▶ Text section:
______________________________
Subject: Still sensitive after 35 years

Still sensitive after 35 years

HAMISH McDONALD

Sydney Morning Herald, 8 May 2010.

After the debacle of "sexed-up" intelligence and misleading statements to legislatures by George Bush's administration and allied governments as they decided to invade Iraq, the use of "national security" to block public scrutiny of such decisions is not accepted as readily as it was.

How much more so when defence and intelligence agencies use the same excuse to stop disclosure of the information that backed vital government decisions on foreign policy and the safety of Australian citizens 35 years ago?

An interesting test comes up later this month when a Canberra academic takes on the Defence Department at the Administrative Appeals Tribunal to get a series of secret intelligence bulletins put out by its analysts at the height of the East Timor crisis from October to December 1975, covering Indonesia's invasion of the then abandoned Portuguese colony.

Clinton Fernandes, a senior lecturer in international relations at the University of NSW, has been seeking freedom of information access to some 41 documents, mostly the "situation reports" produced for limited circulation by the department's then Office of Current Intelligence, an outfit since transferred to the Office of National Assessments under the prime minister.

These reports were the boiled-down versions of intelligence coming into Canberra overnight about crises, printed up inside the office, and sent out to a select list of "customers" cleared to read documents classified top secret.

The department sent Fernandes some reports, with only the titles showing and the contents entirely blacked out, resembling a particularly sombre Mark Rothko "colour field" painting.
______________________________
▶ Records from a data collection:
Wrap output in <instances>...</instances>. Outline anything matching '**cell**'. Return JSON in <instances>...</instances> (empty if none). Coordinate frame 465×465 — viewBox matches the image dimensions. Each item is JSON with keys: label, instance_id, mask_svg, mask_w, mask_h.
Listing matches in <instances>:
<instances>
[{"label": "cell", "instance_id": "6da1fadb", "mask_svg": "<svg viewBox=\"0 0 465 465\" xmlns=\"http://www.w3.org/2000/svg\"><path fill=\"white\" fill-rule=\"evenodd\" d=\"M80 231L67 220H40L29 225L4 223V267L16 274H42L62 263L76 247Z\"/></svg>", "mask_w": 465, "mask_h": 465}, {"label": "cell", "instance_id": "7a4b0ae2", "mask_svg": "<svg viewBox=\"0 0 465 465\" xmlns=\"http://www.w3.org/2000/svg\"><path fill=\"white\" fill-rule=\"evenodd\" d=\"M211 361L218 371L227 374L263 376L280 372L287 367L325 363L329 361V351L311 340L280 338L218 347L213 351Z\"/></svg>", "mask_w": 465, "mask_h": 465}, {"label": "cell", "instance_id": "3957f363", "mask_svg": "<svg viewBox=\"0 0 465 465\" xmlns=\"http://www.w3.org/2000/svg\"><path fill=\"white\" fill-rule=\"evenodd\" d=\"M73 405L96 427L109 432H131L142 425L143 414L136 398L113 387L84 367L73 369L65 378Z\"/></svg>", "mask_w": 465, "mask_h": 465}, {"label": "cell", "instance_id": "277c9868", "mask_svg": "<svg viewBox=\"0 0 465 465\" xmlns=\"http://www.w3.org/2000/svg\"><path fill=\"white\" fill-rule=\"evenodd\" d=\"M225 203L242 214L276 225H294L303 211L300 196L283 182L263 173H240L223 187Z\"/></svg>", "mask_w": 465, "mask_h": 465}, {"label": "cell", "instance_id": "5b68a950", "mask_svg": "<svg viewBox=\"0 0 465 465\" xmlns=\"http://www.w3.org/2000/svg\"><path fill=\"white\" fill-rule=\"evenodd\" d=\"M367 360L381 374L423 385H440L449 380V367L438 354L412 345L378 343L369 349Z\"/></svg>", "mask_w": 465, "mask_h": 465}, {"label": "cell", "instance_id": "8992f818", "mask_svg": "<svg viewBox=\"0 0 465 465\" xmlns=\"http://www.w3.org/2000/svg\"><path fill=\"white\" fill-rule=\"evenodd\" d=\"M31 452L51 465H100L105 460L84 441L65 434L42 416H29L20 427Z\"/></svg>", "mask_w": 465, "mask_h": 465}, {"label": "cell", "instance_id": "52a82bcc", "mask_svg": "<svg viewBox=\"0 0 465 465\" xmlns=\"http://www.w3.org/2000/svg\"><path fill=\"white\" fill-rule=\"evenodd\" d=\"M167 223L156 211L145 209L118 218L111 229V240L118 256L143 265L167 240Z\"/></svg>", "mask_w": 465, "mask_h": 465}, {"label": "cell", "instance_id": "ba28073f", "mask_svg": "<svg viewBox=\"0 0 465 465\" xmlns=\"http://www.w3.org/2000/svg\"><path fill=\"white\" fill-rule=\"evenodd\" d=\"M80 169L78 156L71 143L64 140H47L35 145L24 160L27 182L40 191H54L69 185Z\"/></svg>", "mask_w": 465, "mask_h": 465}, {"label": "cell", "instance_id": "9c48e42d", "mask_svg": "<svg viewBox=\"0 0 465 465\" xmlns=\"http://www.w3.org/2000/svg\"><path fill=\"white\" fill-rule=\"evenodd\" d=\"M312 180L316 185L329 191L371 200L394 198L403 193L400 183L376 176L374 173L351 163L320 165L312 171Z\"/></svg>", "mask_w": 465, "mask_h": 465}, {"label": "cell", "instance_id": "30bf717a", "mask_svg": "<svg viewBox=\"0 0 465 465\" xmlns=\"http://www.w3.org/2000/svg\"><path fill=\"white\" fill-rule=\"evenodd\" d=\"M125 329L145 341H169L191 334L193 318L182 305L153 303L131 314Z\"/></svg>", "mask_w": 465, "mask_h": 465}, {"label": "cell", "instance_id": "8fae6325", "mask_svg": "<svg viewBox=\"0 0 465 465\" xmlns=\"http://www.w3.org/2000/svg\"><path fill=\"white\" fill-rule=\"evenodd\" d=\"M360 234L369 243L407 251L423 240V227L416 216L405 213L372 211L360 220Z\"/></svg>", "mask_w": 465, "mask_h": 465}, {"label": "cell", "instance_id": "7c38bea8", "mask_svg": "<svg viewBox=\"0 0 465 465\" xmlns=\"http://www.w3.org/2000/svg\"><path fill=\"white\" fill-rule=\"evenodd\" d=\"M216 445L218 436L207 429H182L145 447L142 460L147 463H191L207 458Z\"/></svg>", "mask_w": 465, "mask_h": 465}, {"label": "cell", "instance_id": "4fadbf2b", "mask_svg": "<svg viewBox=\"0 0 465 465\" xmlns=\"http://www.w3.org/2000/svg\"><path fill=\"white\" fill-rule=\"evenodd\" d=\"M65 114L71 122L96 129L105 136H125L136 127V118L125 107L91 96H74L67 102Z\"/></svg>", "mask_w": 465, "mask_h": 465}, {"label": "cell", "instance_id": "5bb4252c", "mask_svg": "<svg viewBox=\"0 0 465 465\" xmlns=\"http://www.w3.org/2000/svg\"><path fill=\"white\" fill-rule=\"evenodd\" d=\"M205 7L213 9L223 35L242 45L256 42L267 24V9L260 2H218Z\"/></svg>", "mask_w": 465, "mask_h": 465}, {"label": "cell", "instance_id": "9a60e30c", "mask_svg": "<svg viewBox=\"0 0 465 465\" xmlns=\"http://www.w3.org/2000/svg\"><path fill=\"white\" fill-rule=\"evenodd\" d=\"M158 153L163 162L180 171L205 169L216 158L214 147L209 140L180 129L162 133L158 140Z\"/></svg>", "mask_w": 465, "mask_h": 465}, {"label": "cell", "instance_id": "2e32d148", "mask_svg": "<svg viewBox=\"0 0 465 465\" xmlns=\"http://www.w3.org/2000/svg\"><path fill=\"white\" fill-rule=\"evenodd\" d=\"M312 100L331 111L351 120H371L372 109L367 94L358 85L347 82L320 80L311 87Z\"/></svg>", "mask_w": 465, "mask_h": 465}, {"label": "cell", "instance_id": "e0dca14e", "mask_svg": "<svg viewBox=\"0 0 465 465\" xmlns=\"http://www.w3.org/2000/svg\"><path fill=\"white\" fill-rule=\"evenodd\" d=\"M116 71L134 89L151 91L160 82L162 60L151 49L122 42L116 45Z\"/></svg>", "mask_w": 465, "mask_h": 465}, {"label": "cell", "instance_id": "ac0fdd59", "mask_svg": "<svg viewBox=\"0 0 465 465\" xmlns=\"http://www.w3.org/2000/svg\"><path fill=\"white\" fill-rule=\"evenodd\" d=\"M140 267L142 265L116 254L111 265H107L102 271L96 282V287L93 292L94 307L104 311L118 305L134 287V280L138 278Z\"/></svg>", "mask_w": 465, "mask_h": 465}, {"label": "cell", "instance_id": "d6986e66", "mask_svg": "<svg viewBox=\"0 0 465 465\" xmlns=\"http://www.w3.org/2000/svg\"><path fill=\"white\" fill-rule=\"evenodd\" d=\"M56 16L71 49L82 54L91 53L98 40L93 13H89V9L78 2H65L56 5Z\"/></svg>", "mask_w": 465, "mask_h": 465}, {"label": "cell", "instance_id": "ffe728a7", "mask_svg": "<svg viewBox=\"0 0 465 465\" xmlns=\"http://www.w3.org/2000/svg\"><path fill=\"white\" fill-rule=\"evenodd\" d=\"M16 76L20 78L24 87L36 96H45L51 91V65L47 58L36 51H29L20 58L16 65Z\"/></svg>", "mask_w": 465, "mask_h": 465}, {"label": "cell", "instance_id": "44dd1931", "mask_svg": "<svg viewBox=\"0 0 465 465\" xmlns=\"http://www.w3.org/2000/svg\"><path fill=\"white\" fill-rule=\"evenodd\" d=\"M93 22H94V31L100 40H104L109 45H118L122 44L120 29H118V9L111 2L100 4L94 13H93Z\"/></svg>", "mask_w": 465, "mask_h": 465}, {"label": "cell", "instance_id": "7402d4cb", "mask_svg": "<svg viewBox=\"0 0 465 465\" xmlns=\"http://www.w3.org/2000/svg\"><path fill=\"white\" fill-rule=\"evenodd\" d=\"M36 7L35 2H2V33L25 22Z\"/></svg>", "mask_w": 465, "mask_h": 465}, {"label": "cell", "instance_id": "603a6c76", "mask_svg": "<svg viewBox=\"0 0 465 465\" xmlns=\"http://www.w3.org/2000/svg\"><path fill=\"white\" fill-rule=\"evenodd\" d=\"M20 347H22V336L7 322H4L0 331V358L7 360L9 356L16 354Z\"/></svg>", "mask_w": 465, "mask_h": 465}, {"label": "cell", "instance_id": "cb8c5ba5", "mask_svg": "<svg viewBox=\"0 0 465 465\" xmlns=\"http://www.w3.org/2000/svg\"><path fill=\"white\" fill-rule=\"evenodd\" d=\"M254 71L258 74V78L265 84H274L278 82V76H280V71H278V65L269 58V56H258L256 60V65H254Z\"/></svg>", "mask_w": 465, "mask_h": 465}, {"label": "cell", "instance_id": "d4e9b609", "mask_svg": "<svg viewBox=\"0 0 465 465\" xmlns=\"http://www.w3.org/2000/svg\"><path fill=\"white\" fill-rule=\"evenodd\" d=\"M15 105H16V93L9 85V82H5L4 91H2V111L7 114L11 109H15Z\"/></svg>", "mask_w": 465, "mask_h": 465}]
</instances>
______________________________
▶ Activity A: Translate this sentence from the article on the 1975 East Timor intelligence reports into Spanish: "These reports were the boiled-down versions of intelligence coming into Canberra overnight about crises, printed up inside the office, and sent out to a select list of "customers" cleared to read documents classified top secret."
▶ Activity B: Take the article on the 1975 East Timor intelligence reports further, starting after its last sentence.

▶ Exercise answer A: Estos informes eran las versiones condensadas de la inteligencia que llegaba a Canberra durante la noche sobre las crisis, impresas dentro de la oficina y enviadas a una lista selecta de «clientes» autorizados a leer documentos clasificados como de alto secreto.

▶ Exercise answer B:
Fernandes has pursued his request doggedly, most recently turning up solo to a table of five government officials and lawyers. Now it's heading into the tribunal, a quasi-judicial body that is the final administrative and relatively low-cost stop before it gets into the courts, where the loser-pays system risks an unsuccessful appellant facing legal costs running into hundreds of thousands of dollars.

Through the Australian government solicitor, acting for the National Archives of Australia, the government is seeking to block access to the contents of some 40 situation reports from that period, most on the grounds that they contain information, the disclosure of which "could reasonably be expected to cause damage to the security, defence or international relations of the Commonwealth". A couple of them are also deemed sensitive because they contain information sent as secret by foreign governments.

Not only is it seeking to block disclosure to avoid "exceptionally grave harm to national security", the government is also seeking to have the tribunal hearing held in camera, on the grounds that even arguing why the documents are so sensitive would disclose some of the contents. This, remember, is about things that happened in 1975.

Fernandes, a former army major and Indonesia specialist, was the key Australian-based intelligence officer for the army during the later East Timor crisis of 1999. He can be expected to know what is relevant to national security now, as opposed to keeping inconvenient history out of sight.

The situation reports are unlikely to contain any shocks, such as revelations of prior knowledge that might pertain to the Balibo killings. But they would have contained a wealth of detail about the Indonesian units and personalities involved in the semi-covert campaign in October-early December, then the outright attack on Dili on December 7, 1975 and its vicious aftermath.

Would it be this detail, including perhaps the identity of those who executed Australian citizen Roger East and Timorese civilians in Dili on December 8, that the government is unwilling to disclose, on the grounds it would harm "international relations" - even with a greatly transformed Indonesia?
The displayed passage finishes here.